EXCERPT:

Assuming g[x]-g0[x], h[x]-h0[x]to be small of equal order try

Fx = D[F[g, h],x] /. {g -> (g0[#] + eps dg[#] &), h -> (h0[#] + eps dh[#] &)}   
Normal[Series[Fx, {eps, 0, 1}]] /. eps -> 1 /. { dg[x] -> g[x] - g0[x],dh[x] -> h[x] - h0[x]} // Simplify
(* lengthy output...*)

EXERCISE TASKS:
**1.** Answer these questions about the excerpt:
(a) Which two differences are assumed to be small and of equal order?
(b) To what order in eps does the Series call expand Fx?
(c) What value is eps replaced with after Normal is applied?
**2.** Decide whether each statement agrees with the excerpt. Answer yes or no, and quote the words that decide it.
(a) F[g, h] is differentiated with respect to x.
(b) The final expression is passed to FullSimplify.
(c) dg[x] is replaced by g[x] - g0[x].
The listing that follows is drawn from a separate source.

ENTRIES SHOWN:
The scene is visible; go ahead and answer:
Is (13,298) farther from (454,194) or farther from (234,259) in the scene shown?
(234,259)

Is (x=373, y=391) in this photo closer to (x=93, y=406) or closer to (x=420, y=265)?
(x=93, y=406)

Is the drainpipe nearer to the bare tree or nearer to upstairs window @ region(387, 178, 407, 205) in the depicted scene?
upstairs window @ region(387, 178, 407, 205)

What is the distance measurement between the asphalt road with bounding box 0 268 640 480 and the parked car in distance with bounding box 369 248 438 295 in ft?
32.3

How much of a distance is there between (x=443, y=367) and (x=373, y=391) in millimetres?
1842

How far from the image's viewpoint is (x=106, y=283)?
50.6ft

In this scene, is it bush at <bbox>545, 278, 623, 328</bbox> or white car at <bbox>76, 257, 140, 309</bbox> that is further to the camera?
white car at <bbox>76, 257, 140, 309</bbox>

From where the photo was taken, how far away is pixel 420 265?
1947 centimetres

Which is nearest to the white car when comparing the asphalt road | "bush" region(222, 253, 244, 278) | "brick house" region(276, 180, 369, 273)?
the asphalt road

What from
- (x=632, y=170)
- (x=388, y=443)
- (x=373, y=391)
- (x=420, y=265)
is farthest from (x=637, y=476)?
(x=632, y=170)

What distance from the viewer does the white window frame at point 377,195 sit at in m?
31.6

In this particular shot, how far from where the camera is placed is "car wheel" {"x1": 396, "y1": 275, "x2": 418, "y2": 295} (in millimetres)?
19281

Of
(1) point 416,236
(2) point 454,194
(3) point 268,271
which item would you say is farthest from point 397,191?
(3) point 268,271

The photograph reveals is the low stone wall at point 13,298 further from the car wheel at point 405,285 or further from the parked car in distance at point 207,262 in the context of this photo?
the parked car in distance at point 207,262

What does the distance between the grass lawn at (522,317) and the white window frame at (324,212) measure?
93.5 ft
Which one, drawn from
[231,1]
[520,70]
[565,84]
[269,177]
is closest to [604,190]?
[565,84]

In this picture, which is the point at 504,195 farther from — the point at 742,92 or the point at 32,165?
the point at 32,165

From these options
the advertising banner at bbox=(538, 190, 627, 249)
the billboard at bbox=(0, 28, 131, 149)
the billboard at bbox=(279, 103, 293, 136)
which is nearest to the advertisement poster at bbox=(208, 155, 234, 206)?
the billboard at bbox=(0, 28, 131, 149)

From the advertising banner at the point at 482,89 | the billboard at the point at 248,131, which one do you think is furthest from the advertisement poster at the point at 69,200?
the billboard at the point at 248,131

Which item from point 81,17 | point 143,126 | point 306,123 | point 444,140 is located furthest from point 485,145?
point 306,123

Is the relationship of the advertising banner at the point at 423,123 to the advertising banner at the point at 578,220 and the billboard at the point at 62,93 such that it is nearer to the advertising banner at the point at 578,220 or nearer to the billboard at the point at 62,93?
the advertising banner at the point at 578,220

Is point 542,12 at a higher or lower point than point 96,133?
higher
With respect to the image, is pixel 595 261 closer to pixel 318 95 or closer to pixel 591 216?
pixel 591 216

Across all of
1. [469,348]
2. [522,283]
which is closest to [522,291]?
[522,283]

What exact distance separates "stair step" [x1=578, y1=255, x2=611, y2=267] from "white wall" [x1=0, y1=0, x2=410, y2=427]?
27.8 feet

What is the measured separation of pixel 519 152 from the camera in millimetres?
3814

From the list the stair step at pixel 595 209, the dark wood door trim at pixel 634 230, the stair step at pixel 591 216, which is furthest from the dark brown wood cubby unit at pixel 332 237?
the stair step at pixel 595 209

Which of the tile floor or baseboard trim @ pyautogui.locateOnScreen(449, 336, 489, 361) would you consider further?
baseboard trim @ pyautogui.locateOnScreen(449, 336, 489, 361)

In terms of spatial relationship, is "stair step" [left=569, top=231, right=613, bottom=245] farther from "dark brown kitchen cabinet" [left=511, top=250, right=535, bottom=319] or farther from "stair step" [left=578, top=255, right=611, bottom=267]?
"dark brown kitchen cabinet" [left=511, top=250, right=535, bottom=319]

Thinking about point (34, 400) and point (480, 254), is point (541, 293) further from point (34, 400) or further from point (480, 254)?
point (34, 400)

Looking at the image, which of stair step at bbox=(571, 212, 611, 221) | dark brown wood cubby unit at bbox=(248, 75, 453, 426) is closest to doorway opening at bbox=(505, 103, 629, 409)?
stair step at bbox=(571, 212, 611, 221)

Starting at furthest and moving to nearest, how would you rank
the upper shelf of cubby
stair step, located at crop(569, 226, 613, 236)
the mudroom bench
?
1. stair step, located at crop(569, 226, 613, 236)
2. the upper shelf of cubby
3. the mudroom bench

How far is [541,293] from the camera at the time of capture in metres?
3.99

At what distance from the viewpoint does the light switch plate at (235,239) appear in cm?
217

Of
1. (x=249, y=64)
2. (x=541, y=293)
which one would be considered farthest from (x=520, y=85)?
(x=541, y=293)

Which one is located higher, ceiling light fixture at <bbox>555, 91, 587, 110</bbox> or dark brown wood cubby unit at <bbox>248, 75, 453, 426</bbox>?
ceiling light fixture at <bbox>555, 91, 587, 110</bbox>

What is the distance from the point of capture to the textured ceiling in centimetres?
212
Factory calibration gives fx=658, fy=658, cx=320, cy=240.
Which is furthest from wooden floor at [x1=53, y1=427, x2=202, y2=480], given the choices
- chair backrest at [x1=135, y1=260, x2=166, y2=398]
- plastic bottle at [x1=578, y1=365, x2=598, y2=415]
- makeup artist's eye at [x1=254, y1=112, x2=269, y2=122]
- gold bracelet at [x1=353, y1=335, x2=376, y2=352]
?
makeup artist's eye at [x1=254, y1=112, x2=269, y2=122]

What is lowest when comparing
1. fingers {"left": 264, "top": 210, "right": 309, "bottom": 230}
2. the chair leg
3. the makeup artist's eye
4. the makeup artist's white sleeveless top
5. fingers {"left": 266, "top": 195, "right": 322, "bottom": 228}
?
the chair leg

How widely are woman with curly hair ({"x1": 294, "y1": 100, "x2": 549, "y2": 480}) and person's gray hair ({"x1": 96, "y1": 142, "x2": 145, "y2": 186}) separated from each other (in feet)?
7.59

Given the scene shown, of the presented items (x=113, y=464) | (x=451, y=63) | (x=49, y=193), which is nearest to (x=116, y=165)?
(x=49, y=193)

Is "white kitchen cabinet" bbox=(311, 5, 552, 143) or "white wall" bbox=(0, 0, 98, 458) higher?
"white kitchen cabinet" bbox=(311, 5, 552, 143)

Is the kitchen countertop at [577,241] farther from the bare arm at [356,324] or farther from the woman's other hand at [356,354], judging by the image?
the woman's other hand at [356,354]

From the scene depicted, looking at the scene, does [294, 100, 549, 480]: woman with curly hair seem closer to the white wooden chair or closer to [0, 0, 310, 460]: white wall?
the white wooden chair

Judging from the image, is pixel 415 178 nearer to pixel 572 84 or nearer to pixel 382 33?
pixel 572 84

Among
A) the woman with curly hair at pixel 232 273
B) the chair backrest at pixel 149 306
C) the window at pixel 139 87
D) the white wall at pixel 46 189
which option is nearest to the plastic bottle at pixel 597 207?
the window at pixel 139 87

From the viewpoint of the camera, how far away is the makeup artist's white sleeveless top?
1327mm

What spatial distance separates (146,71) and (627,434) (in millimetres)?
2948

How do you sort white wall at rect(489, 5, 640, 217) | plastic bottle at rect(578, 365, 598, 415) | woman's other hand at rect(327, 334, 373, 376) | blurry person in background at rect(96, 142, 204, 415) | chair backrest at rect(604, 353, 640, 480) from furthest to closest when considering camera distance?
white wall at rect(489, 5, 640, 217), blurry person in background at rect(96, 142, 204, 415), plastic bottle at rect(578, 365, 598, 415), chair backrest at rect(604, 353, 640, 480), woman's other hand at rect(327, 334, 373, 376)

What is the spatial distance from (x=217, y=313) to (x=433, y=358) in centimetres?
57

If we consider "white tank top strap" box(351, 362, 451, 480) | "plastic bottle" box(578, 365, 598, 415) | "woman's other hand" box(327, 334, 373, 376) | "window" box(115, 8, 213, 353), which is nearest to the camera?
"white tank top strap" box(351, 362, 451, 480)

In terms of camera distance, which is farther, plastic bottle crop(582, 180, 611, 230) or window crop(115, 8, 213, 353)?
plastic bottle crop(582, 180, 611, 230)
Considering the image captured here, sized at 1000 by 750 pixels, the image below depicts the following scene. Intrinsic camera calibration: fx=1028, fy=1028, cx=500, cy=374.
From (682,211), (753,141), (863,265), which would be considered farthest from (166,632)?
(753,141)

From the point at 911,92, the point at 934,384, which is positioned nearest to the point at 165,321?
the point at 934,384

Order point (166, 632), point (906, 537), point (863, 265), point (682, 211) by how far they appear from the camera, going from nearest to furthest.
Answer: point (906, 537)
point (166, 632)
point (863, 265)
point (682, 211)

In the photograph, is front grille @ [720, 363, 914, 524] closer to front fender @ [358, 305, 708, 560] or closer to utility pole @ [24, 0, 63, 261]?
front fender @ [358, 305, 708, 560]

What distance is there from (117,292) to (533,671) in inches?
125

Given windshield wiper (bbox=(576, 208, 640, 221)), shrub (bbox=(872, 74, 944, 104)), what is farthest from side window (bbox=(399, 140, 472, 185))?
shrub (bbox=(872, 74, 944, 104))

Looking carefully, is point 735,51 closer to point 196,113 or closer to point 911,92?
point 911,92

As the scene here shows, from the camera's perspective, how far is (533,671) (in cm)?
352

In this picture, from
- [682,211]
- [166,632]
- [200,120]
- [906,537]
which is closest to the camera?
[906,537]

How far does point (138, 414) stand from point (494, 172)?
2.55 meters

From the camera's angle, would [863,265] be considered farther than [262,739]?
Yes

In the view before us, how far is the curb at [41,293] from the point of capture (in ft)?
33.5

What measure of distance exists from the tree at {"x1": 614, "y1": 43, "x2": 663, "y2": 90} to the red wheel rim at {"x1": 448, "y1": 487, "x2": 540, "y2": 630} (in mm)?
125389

SOLUTIONS TO THE EXERCISE:
**1.**
(a) g[x]-g0[x] and h[x]-h0[x]
(b) First order, given by {eps, 0, 1}
(c) 1

**2.**
(a) Yes: "D[F[g, h],x]"
(b) No: "// Simplify"
(c) Yes: "dg[x] -> g[x] - g0[x]"